**Enunciado**
Troque "camera" por "lens" em todas as linhas abaixo e reescreva-as sem nenhuma outra alteração, deixando as imagens de fora.

[Linhas extraídas de uma coleção]
•••••

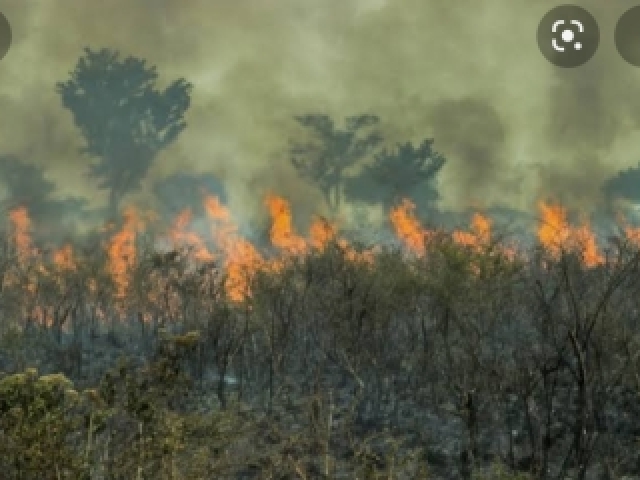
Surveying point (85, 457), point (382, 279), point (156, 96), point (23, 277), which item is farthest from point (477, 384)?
point (156, 96)

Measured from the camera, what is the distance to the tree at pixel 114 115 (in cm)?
9575

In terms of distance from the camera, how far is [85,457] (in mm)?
16812

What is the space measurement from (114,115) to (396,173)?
3380 centimetres

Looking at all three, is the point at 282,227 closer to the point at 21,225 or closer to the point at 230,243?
the point at 230,243

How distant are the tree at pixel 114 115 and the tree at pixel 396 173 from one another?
84.0ft

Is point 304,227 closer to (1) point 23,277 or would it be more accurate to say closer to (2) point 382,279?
(1) point 23,277

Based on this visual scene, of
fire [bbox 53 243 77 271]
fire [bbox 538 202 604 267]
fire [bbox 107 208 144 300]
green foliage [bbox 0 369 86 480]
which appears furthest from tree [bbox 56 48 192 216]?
green foliage [bbox 0 369 86 480]

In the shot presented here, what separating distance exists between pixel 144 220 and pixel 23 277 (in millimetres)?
34723

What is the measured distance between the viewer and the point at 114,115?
96.1 meters

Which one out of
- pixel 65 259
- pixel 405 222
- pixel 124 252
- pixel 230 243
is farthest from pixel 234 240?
pixel 65 259

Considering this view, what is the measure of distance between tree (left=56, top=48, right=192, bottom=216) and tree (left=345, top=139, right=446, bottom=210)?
84.0 ft

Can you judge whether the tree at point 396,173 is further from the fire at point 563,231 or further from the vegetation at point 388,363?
the vegetation at point 388,363

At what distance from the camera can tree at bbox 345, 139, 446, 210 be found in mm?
96438

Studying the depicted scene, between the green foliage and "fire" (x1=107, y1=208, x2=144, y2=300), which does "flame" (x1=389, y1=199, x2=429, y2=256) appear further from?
the green foliage
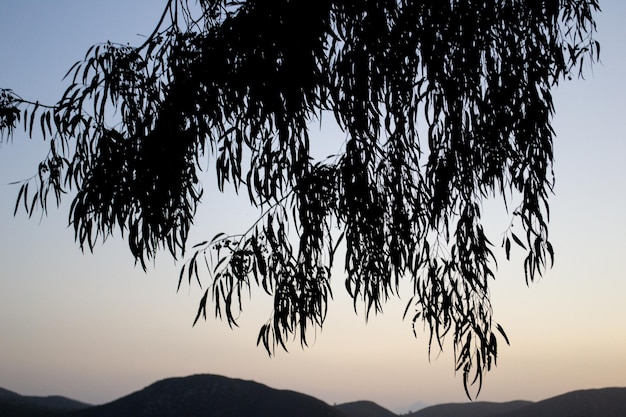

•••••

**Resolução**
Surveying point (85, 457), point (382, 279), point (156, 96), point (23, 277), which item is farthest from point (477, 384)?
point (156, 96)

Measured from the lens, what is the distance to the tree at pixel 114 115 (in cm)?
9575

In terms of distance from the lens, how far is [85,457] (in mm)?
16812

What is the space measurement from (114,115) to (396,173)?
3380 centimetres

Looking at all three, is the point at 282,227 closer to the point at 21,225 or closer to the point at 230,243?
the point at 230,243

How distant are the tree at pixel 114 115 and the tree at pixel 396 173 from one another?
84.0ft

Is point 304,227 closer to (1) point 23,277 or would it be more accurate to say closer to (2) point 382,279?
(1) point 23,277

Based on this visual scene, of
fire [bbox 53 243 77 271]
fire [bbox 538 202 604 267]
fire [bbox 107 208 144 300]
green foliage [bbox 0 369 86 480]
which appears furthest from tree [bbox 56 48 192 216]?
green foliage [bbox 0 369 86 480]

In the shot presented here, what separating distance exists between pixel 144 220 and pixel 23 277 (in millimetres)?
34723

What is the measured distance between the viewer and the point at 114,115?
96.1 meters

Which one out of
- pixel 65 259
- pixel 405 222
- pixel 124 252
- pixel 230 243
is farthest from pixel 234 240?
pixel 65 259

Considering this view, what is the measure of distance between tree (left=56, top=48, right=192, bottom=216) and tree (left=345, top=139, right=446, bottom=210)?
84.0 ft

Can you judge whether the tree at point 396,173 is further from the fire at point 563,231 or further from the vegetation at point 388,363?
the vegetation at point 388,363

At what distance from the lens can tree at bbox 345, 139, 446, 210 be found in mm?
96438

Studying the depicted scene, between the green foliage and "fire" (x1=107, y1=208, x2=144, y2=300), which does "flame" (x1=389, y1=199, x2=429, y2=256) appear further from?
the green foliage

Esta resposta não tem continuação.